| TO BE DONE |
Which lines of the material below contain the word "point"? Show each of them in full, and treat uppercase and lowercase as different.

| RECORD LIST |
------------------------------------------------------------

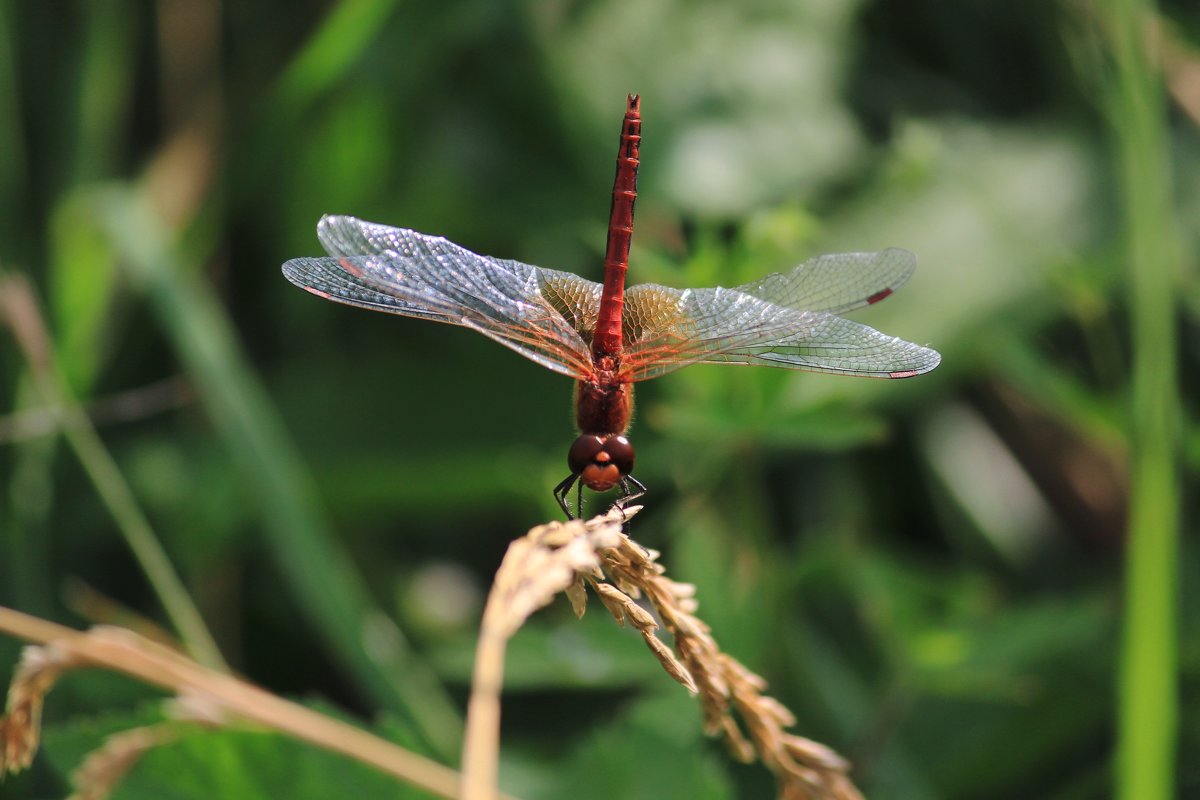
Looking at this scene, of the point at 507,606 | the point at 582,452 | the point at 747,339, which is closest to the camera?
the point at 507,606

------------------------------------------------------------

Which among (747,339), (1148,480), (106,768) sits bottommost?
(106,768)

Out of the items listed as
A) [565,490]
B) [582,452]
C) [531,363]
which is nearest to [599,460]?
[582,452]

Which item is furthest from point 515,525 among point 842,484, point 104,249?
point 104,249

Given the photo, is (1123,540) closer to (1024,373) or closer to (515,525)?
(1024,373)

------------------------------------------------------------

| OUTPUT FOR THIS EXERCISE |
Looking at this scene, of the point at 507,606 | the point at 582,452 | the point at 747,339, which is closest to the camera?
the point at 507,606
Which item is furthest from point 515,525 among point 842,484, point 104,249?
point 104,249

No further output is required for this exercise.